Extrait du document -
- - - -

Le ministre du Tourisme, Zoheir
Garana, évoque les mesures prises pour la promotion
du tourisme en Egypte pour limiter les conséquences de la
crise économique mondiale. Il se montre confiant pour la
période à venir, malgré l’attentat survenu dimanche au
Caire.
« Il faut se concentrer sur la variété de l’offre pour viser
différentes tranches de touristes »
Al-Ahram
Hebdo : Quelles conséquences sont-elles à prévoir sur le
secteur touristique après l’attentat à la bombe dimanche
dans le quartier d’Al-Hussein ?
Zoheir Garana :
J’espère que cet attentat n’affectera pas le secteur
touristique en Egypte. Nous dénonçons cet acte abjecte qui a
fait un mort et des blessés parmi les Egyptiens et des
ressortissants étrangers. L’important maintenant pour le
gouvernement, c’est de maintenir la sécurité des citoyens et
des touristes.
— Vous rentrez d’Italie, où vous avez participé aux travaux
de la Bourse touristique internationale de Milan. Quel bilan
faites-vous de la participation égyptienne à cet événement ?

- - - -

Section des données -

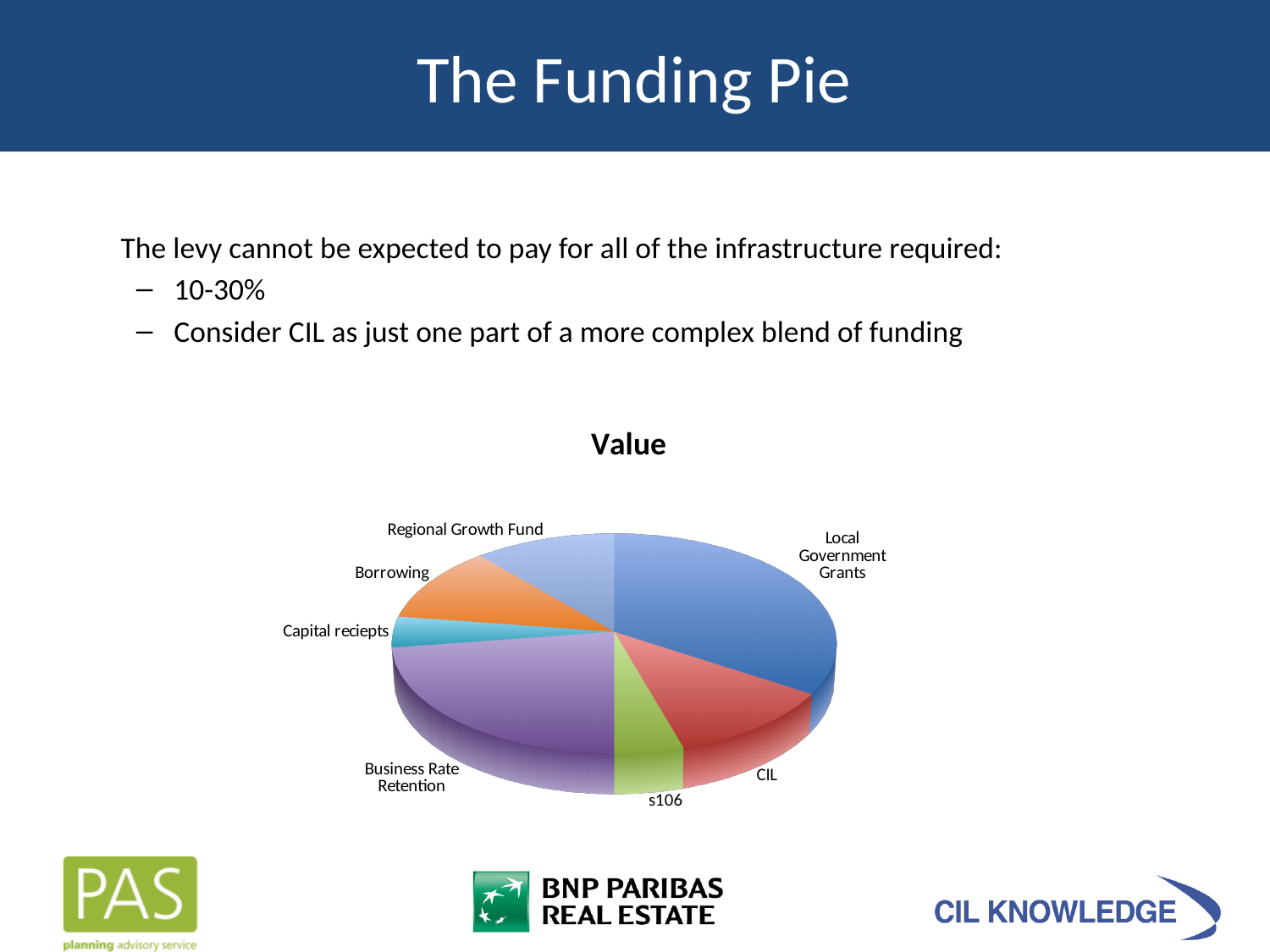
Which slice is larger, Business Rate Retention or Regional Growth Fund? Business Rate Retention Which slice is larger, Local Government Grants or s106? Local Government Grants Which slice is larger, CIL or s106? CIL What colour is the CIL slice of the pie? red What is the title of the pie chart? Value Which category has the largest slice of the pie? Local Government Grants What kind of chart is shown on the slide? pie chart How many slices does the pie chart have? 7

- - - -

Consigne - Restituez tel quel le passage de l'extrait du document qui va de "Le ministre du" à "quartier d’Al-Hussein ?".

Exercice corrigé -
Le ministre du Tourisme, Zoheir
Garana, évoque les mesures prises pour la promotion
du tourisme en Egypte pour limiter les conséquences de la
crise économique mondiale. Il se montre confiant pour la
période à venir, malgré l’attentat survenu dimanche au
Caire.
« Il faut se concentrer sur la variété de l’offre pour viser
différentes tranches de touristes »
Al-Ahram
Hebdo : Quelles conséquences sont-elles à prévoir sur le
secteur touristique après l’attentat à la bombe dimanche
dans le quartier d’Al-Hussein ?